In der aktuellen Situation tritt besonders deutlich zutage, wie eng alle gesellschaftlichen Bereiche miteinander verknüpft sind. Die Pandemiebekämpfung hängt von einem harten, aber solidarischen Lockdown in allen nicht lebensnotwendigen Bereichen ab, wie ihn die ZeroCovid-Kampagne fordert. Akut und langfristig wirksame Pandemiebekämpfung bedeutet, um nur einige zu nennen: vorübergehendes Herunterfahren aller Betriebe, die keinen wirksamen Infektionsschutz sicherstellen, gemeinschaftliche Bewältigung von Sorgearbeit, Auflösung von Sammelunterkünften, Ausbau des gesamten Gesundheits- und Pflegebereichs.

Jetzt zusammenschließen!

Dabei wird deutlich: Es kann nicht darum gehen, zu den Zuständen vor der Pandemie zurückzukehren. Solange das Kapital herrscht, wird es keinen echten Gesundheitsschutz geben, keine echte Frauenbefreiung, keine gemeinschaftliche Sorgearbeit. Wenn die gesellschaftliche Produktion sich am Menschen ausrichten soll, müssen wir uns als Klasse erheben und die Produktion einschließlich der Sorge- und Pflegearbeit in unsere Hände nehmen.

Fast 100.000 Menschen haben den ZeroCovid-Aufruf unterschrieben, es bilden sich Ortsgruppen und Betriebsgruppen. Jetzt gilt es, die Kampagne weiter mit Leben zu füllen. Wir müssen die Forderungen auf die Straße und in die Betriebe tragen und uns für ihre Umsetzung selbst organisieren.

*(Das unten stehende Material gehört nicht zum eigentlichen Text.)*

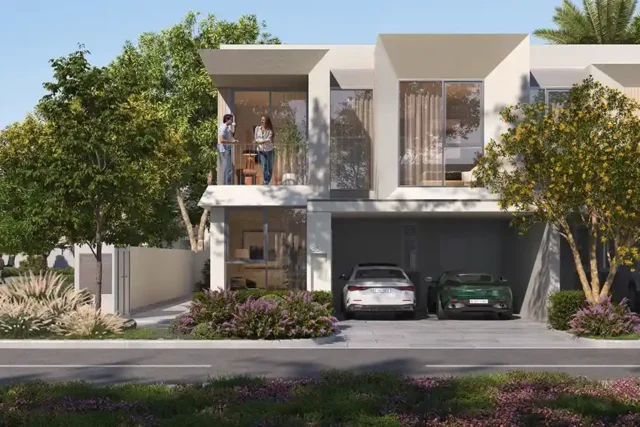 Vindera at The Valley, Dubai – Emaar Properties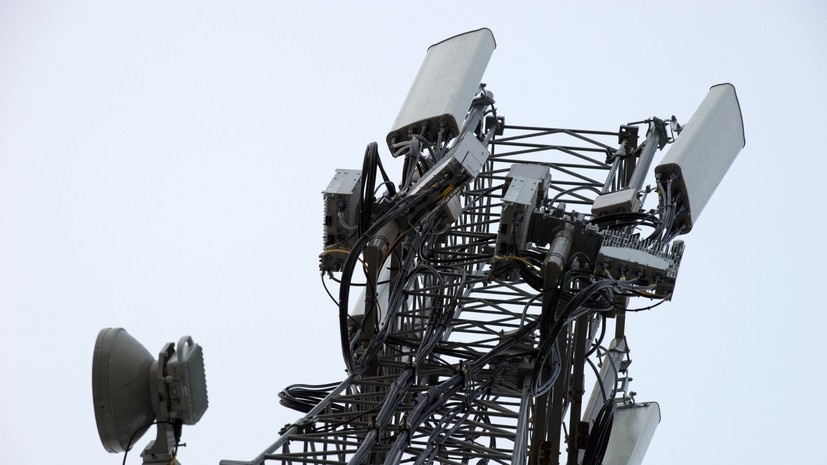   РИА Новости Сергей Мальгавко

Es ist nicht mehr die Zeit für Haarspaltereien um einzelne Teilaspekte der Pandemiebekämpfung. Wenn wir die Pandemie in Griff bekommen und das Sterbenlassen beenden wollen, müssen wir uns jetzt zusammenschließen! Wenn wir uns als Frauen, als Kinder und Jugendliche, als rassistisch diskriminierte Menschen, als pflegebedürftige Menschen befreien wollen, wenn wir uns als arbeitende Klasse befreien wollen, müssen wir uns jetzt zusammenschließen und eine solidarische Front bilden!